Analytical evaluation of resource allocation policies in green IaaS clouds

TitleAnalytical evaluation of resource allocation policies in green IaaS clouds
Publication TypeConference Proceedings
Year of Conference2013
AuthorsBruneo, D., A. Lhoas, F. Longo, and A. Puliafito
Conference NameProceedings of the IEEE 3rd International Conference on Cloud and Green Computing (CGC) Co-located with the IEEE 3rd International Conference on Social Computing and Its Applications (SCA)

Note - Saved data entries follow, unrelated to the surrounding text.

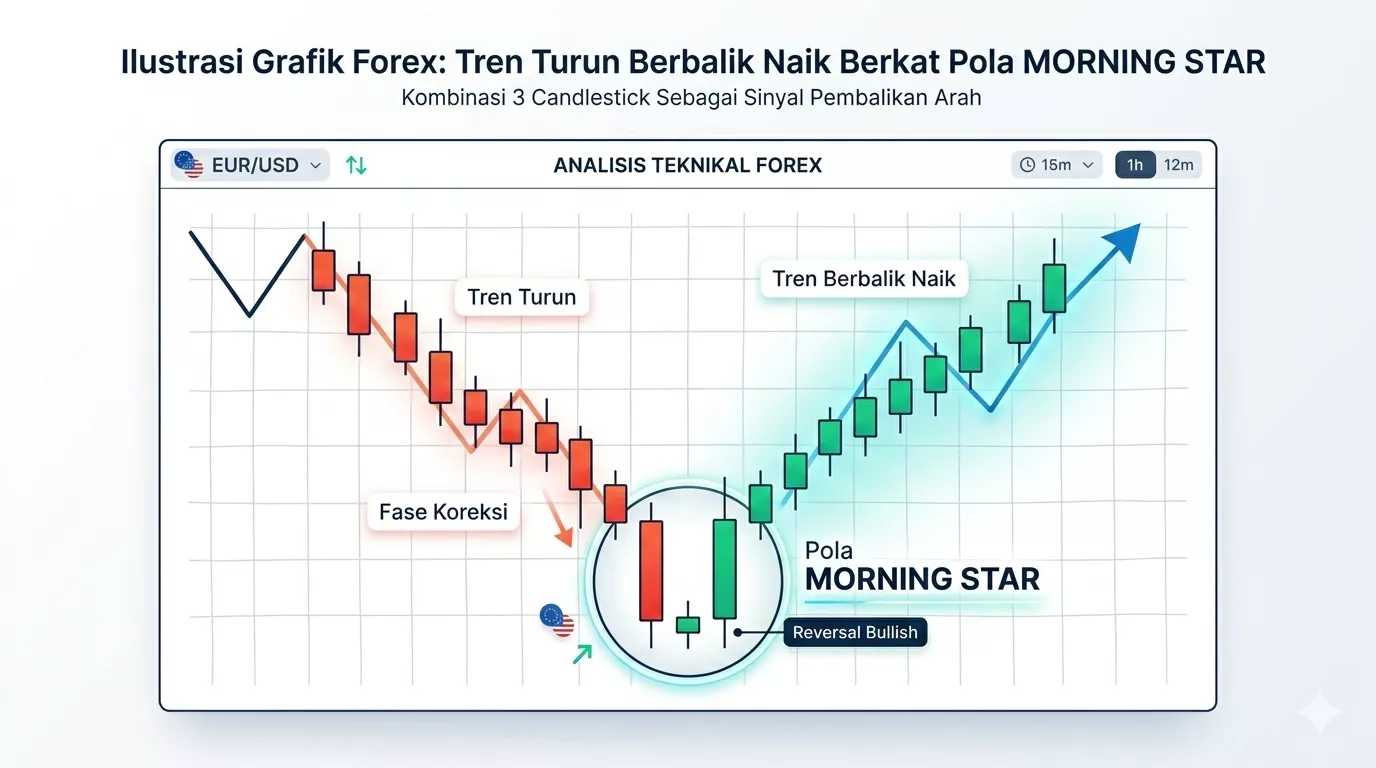 Ilustrasi Grafik Forex: Tren Turun Berbalik Naik Berkat Pola MORNING STAR
Kombinasi 3 Candlestick Sebagai Sinyal Pembalikan Arah

EUR/USD

ANALISIS TEKNIKAL FOREX

15m 1h 12m

Tren Turun

Tren Berbalik Naik

Fase Koreksi

Pola
MORNING STAR

Reversal Bullish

PublisherIEEE Computer Society
Conference LocationKarlsruhe, Germany, 30 September - 2 October 2013
ISBN Number9780769551142
KeywordsAnalytical evaluation, cloud computing, Distributed computer systems, Green Computing, Performance analysis, Performance evaluation, Quality of service, Resource allocation, Resource allocation policy, Resource allocation strategies, Service requirements, Stochastic reward nets, Stochastic systems

Cloud systems represent the new ICT frontier where computing utilities are offered in terms of virtual instances, following the so called as-a-service philosophy. Different commercial solutions have been already put in place but several aspects need to be faced in order to provide high-value services able to meet business requirements. In particular, performance evaluation plays a critical role being strictly related to data center optimization and user satisfaction. Moreover, the use of large data centers able to respond to the high service demand has increased the attention to power efficiency, thus calling for green solutions and energy-aware strategies that jointly consider environmental and economical aspects. In order to design powerful strategies able to meet the quality of service requirements still reducing the energy costs, performance analysis frameworks are needed. In this paper, we present an analytical model, based on stochastic reward nets, that is able to easily implement resource allocation strategies in a green infrastructure as-a-service cloud. The model is organized into layers that represent the virtual resource pool and the physical machines. Different allocation algorithms (i.e., scattering, saturation) have been implemented by properly managing the coordination between the model layers. Numerical results are provided that demonstrate the effectiveness of the proposed approach. © 2013 IEEE.